共同富裕制度政策的设计要求我们特别重视民生与社会保障,建立覆盖全生命周期的社会保障与社会政策体系。通过税收体系的调节与设计,合理适度地加大再分配力度,防止再分配过程中出现“逆向分配”效应,在绝对贫困消除后要特别防范次生贫困和二级贫困的产生,通过健全的医疗保险制度和新建的长期护理保险制度来防止“因病致贫”和“因护致贫”。我们应逐步建立覆盖全民的普遍性公共服务体系,建立育儿友好型社会和老年友好型社会,通过综合全面的社会保障网络来抵御现代及后现代社会的各种风险,提高人民的保障与社会安全意识。

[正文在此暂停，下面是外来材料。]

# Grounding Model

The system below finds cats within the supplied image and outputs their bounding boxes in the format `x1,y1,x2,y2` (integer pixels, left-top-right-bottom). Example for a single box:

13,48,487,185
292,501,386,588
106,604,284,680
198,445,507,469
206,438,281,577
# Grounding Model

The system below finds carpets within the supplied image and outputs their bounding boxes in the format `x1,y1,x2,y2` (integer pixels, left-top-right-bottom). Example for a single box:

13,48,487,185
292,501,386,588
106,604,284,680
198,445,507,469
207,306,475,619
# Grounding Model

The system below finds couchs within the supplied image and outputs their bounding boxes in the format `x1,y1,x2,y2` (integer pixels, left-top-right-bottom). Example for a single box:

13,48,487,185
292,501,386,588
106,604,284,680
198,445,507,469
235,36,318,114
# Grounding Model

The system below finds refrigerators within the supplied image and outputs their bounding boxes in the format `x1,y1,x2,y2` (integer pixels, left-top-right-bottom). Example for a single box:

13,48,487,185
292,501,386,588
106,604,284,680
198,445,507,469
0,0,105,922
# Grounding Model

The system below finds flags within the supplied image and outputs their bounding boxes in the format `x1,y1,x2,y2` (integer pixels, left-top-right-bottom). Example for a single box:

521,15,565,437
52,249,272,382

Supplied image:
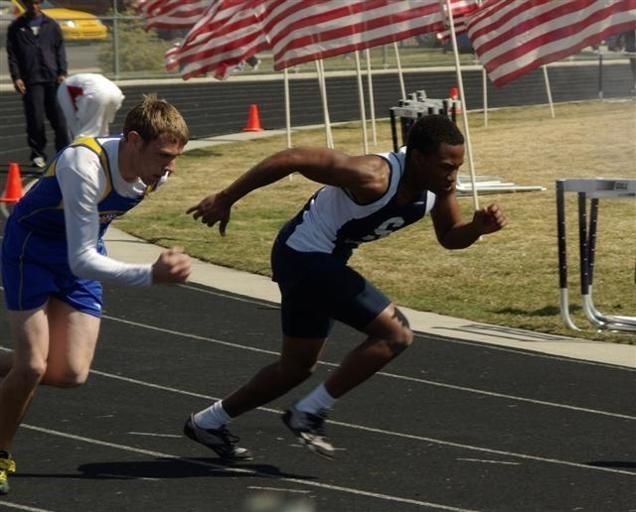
122,0,499,81
462,1,636,86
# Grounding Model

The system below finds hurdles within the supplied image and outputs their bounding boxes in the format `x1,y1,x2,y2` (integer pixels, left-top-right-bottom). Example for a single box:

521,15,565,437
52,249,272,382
556,177,636,334
388,90,546,199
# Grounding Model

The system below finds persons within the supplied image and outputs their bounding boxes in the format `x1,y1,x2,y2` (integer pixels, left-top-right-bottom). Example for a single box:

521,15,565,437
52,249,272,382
57,73,125,138
0,90,193,494
185,113,508,472
7,0,75,168
594,31,636,84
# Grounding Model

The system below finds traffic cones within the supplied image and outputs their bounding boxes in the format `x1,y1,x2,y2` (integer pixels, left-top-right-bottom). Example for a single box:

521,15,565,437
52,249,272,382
448,87,462,112
0,163,24,203
242,104,264,132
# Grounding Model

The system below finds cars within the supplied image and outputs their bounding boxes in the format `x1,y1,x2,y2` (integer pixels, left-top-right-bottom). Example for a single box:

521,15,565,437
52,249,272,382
0,0,108,40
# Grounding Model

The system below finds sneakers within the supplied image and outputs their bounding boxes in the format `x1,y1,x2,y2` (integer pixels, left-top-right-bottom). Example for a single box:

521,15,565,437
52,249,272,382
0,449,17,495
280,398,337,460
182,411,253,461
31,156,47,168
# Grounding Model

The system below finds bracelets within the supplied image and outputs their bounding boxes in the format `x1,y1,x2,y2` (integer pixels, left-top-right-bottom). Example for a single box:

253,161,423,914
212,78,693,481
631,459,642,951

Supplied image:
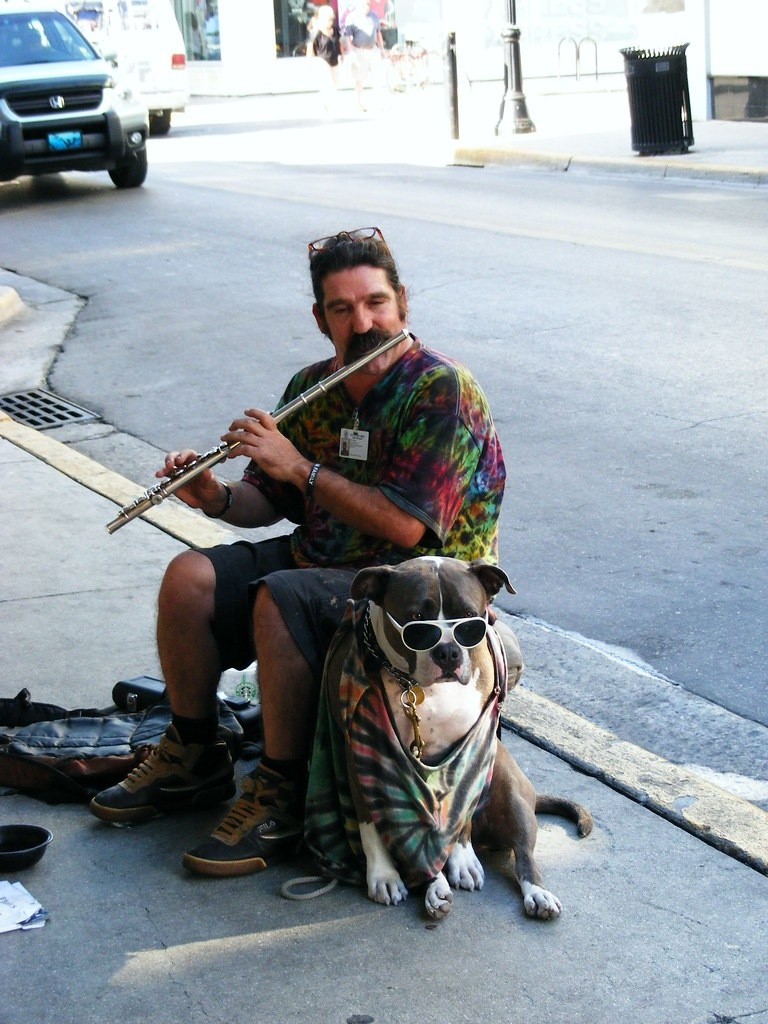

社会保障制度特别是养老保险和医疗保险制度的健全可以为人民的生活创造稳定长远的认知预期,促进内部消费需求的释放,进一步扩大内部消费市场,促进经济内部循环。
实现共同富裕尤其需要我们消除社会流动的制度性障碍,打通社会向上流动的通道,建立权益平等的高流动性社会。实现这个目标需要我们逐步打破以地域、户籍和身份为基础的藩篱,建立更加平等的大众教育体系,完善全生命周期的就业培训制度体系,通过平等化的制度设计让人尽其才,充分发挥国民的才能与潜力,促进社会大规模向上流动,为形成以中等收入群体为主体的橄榄型社会结构打下良好的制度基础。
共富型制度政策还需要我们高度重视精神文化领域,注重精神富有。共同富裕始于经济、成于文化,精神文化层面的丰富与理论思想的创造反映出一个国家、社会的文化强度与思想创造力,在这个领域,中西之间依然有较大差距,通过非物质领域共同富裕事业的建设,我们期待逐步缩小全球南北之间的软实力鸿沟,改变文化和软实力领域“西强我弱”的局面。浙江和全国不仅要做一个物质富裕的社会,也要努力追求成为一个精神富有的社会。
三、共富型制度政策对发展型国家和福利国家的超越
浙江和我国共富型制度政策的设计受益于人类社会普遍发展规律和先发国家的历史经验,包括发展型国家和福利国家的理念与制度模式。借鉴两种模式中的一些独特经验,可以丰富和充实共同富裕的理论和制度政策框架。然而必须看到,政策学习不等同于政策复制,理念借鉴也不等同于仿真重复,学习过程中的“拿来主义”并非简单的政策移植,而应是政策创新的开端。
历史上不乏一些国家成功学习其他国家和域外模式的先例,但学习过程也是再认知、再创新和再建制的过程,我们学习借鉴先发国家和先发模式,同时必须致力于探索创新,在学习基础上实现超越。具体而言,共富型制度政策既吸收发展型国家和福利国家的一些经验,但更呈现出制度政策自塑的逻辑规律和创新特点:
首先,共富型制度政策与发展型国家和福利国家的聚焦范围不同,发展型国家聚焦“经济发展”,福利国家聚焦“福利政策”,而共富型制度政策是一项系统工程,包括经济发展、金融、税收调节、就业创业、民生保障、乡村振兴、生态富民惠民等各个领域,因此共富型制度政策体系体现的是多领域和多系统的综合链接。这就好比一台精密的“社会机器”,需要各个零件和齿轮紧密咬合、共同转动,方能实现共同富裕。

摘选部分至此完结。